Three problems recur in every scientific Python project:

1. **Format fragmentation.** Loading a CSV requires `pandas.read_csv()`, an HDF5 file requires `h5py.File()`, a NumPy array requires `numpy.load()`. Each format demands its own library, its own API, and its own boilerplate.
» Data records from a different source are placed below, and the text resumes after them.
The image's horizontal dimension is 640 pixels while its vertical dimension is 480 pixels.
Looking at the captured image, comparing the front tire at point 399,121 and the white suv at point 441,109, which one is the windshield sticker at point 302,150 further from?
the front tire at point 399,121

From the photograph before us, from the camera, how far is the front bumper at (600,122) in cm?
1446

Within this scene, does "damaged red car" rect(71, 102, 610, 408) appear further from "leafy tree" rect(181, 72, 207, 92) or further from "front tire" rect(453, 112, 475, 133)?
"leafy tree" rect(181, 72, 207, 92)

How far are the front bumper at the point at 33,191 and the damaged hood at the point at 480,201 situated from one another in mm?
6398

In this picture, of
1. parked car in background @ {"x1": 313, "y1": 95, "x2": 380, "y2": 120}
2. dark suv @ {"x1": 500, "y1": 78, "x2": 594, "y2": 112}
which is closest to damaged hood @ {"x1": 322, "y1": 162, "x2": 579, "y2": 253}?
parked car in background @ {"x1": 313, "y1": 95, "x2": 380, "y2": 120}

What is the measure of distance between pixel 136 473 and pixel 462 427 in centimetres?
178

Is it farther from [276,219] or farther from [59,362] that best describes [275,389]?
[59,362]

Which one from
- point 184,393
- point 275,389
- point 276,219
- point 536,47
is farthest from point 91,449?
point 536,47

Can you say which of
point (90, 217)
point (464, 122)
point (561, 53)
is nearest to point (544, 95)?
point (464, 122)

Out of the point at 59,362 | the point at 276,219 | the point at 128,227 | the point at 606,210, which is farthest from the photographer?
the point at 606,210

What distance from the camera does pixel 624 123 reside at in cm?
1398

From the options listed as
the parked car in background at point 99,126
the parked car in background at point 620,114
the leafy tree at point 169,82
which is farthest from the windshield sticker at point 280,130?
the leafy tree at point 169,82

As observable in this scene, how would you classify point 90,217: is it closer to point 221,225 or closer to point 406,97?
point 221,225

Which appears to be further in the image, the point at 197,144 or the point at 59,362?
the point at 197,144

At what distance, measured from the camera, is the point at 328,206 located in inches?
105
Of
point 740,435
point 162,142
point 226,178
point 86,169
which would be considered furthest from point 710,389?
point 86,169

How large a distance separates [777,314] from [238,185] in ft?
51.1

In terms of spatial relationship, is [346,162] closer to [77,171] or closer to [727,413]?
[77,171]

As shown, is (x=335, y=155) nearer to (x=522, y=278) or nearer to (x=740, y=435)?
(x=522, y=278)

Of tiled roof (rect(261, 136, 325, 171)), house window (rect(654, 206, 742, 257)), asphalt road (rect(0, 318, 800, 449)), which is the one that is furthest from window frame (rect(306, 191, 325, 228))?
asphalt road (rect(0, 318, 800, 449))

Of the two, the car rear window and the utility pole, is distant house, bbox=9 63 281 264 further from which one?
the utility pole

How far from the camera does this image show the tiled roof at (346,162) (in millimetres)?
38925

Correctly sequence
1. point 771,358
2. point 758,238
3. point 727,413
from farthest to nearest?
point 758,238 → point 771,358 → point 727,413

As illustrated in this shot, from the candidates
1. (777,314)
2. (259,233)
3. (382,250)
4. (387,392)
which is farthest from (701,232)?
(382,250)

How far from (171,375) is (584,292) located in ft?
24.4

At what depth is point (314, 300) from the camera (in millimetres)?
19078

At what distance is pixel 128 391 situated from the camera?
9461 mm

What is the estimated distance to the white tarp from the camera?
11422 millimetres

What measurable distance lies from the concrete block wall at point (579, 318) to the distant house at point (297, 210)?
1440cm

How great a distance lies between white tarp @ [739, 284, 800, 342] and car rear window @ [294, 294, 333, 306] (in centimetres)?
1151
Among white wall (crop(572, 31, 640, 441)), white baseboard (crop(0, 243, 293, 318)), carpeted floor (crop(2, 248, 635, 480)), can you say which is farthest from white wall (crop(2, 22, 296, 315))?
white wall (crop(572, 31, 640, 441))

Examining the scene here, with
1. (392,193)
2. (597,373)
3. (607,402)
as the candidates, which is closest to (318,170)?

Operating systems solved this decades ago — double-click any file and the OS dispatches to the right application. Python has no equivalent.

2. **Hard-coded parameters scattered across scripts.** Sample rates, thresholds, model hyperparameters, plot dimensions — magic numbers buried in code, duplicated across files, impossible to track or share. Changing one parameter means grepping through the entire project.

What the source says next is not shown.